Wally Hilke is a Visiting Clinical Assistant Professor of Law at the Northwestern Pritzker School of Law and Interim Director of the Community Justice and Civil Rights Clinic, a law school clinic that provides students with the opportunities to work within social-justice movements on legal and policy strategies aimed at redressing over-policing and mass imprisonment.
At the Clinic, Wally leads a litigation and advocacy docket that includes enforcing a consent decree binding the Chicago Police Department to reduce police violence, among other goals; litigating civil rights cases on behalf of victims of police violence; advocating for the civil rights of transgender incarcerated people; supporting community members who have been illegally discriminated against in employment because of their criminal records; working with GoodKids MadCity to advocate for the Peace Book, a violence prevention model led by young people that calls for deep investments in youth peacekeeping and locally directed violence-prevention resources; and conducting research and analysis of police policy and spending.
Wally has worked with community organizations and leaders on successful campaigns to remove police officers from Chicago Public Schools; end the use of a discriminatory gang database that wrongfully and permanently stigmatized residents; obtain a just resolution for a tenants’ union after their landlord tried to evict them; and establish a Civilian Review Board in New Haven, Connecticut. Previously, Wally litigated wrongful conviction, First Amendment, prisoner’s rights, and postconviction cases in state and federal courts across the country as a civil rights attorney at Loevy & Loevy, and led community-based legal clinics and law-and-organizing litigation and advocacy campaigns at Beyond Legal Aid in Chicago.

**Task details**
List the types of cases that the biography says Wally litigated as a civil rights attorney at Loevy & Loevy. The rows after this text come from a different source.

**Data to examine**
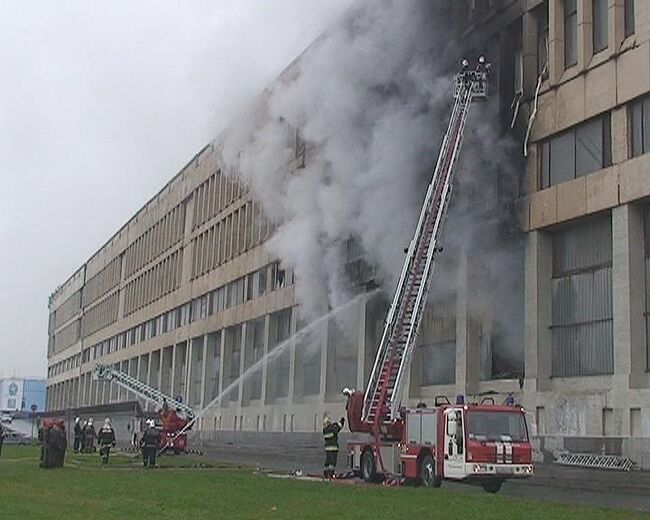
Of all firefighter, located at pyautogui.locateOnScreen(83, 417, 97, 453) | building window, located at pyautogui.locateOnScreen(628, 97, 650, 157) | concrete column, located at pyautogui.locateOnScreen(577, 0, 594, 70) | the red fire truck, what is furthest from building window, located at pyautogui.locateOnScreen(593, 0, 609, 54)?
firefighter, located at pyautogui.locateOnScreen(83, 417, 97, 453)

...

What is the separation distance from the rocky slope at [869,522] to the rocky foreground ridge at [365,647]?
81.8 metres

**Task solution**
- Wrongful conviction
- First Amendment
- Prisoner's rights
- Postconviction